Who knew that a guidebook for Cities:Skylines could be a powerful academic text that condemns the use of government power to destroy organically grown neighborhoods and communities?
Jacobs' book is almost 60 years old. It was written at the height of post-war suburban sprawl and at the beginning of the death of the American city.
Confession: When discussing this book on dates, I called it "Great Life and Death of American Cities" and "Life and Death of Great American Cities". I remember the unamused look of a girl saying, "Yes, Jane Jacobs" and only realized weeks afterwards that it was because I completely butchered the title. "What, babe, you haven't read the Stone of Philosophers and Harry Potter"?
Death comes first because the cities died. 10 years after Jane Jacobs published her book, property crimes doubled. White flight was at its maximum. Hollywood filled theaters with scenes of skeevy ally streets. My home, Washington, D.C, lost 25% of its district population decade after decade.
And then Life: a reversal, a growing, a resurgence of American cities that, as she warned, threatens to wipe them out. Everywhere one looks, the walkable, diverse American city grows in splendor as the suburban villages of yesterday wither. What makes the new American city Jacobsian? Economic diversity, dense walkable areas, and cross-use that mixes the new and old. What threatens the new American city? Rising prices kill profit margins kill economic diversity until the only things left are apartments for artless tech bros, tech companies, and the restaurants willing to deliver Ubereats.

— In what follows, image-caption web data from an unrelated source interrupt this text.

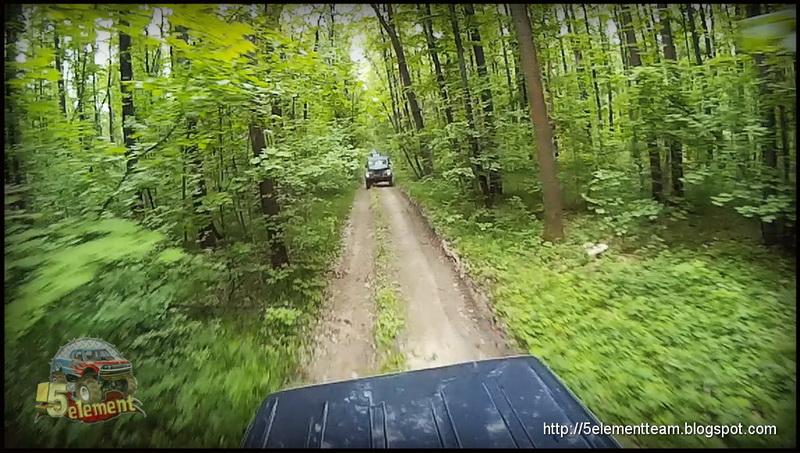 ГАЗ-69 на лесной дороге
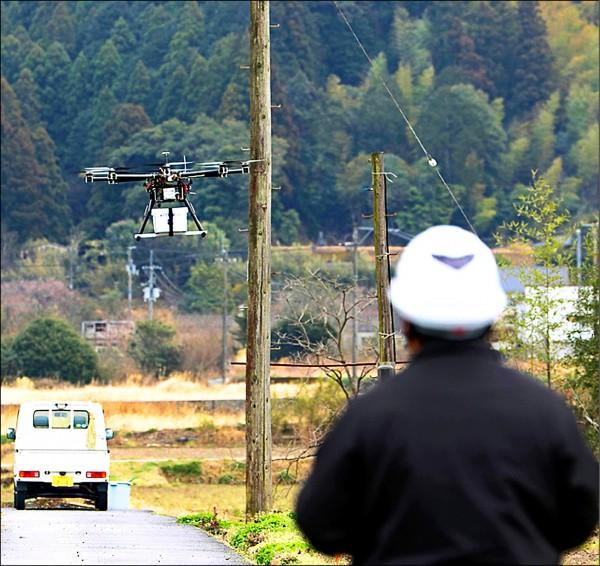日本24日首次在德島縣那賀町試辦無人機宅配服務。(取自網路)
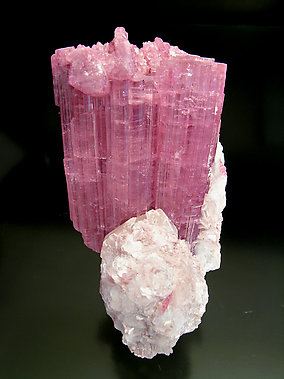 Elbaite (variedad rubellite) with Mica and Quartz.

There is a certain sense of pragmatic radicalism that comes through. "Let's build utopia!" is answered with a "Let's uhhh, not". This is lower-case c conservatism. The conservatism of _ecology_. Jacob's rightly sees The City in terms of a complex web of interdependent systems, like a rainforest or an industrial economy. "If it didn't work for the USSR, why do you think it would work for the Department of Urban Planning?" is something you almost expect to see on the page (except, of course, that the book was written 30 years before the fall of the USSR).
Reading this book, you feel like you are reading a piece of literature thrown into the past, like a time traveler writing a letter to the present, "This is what it will be like."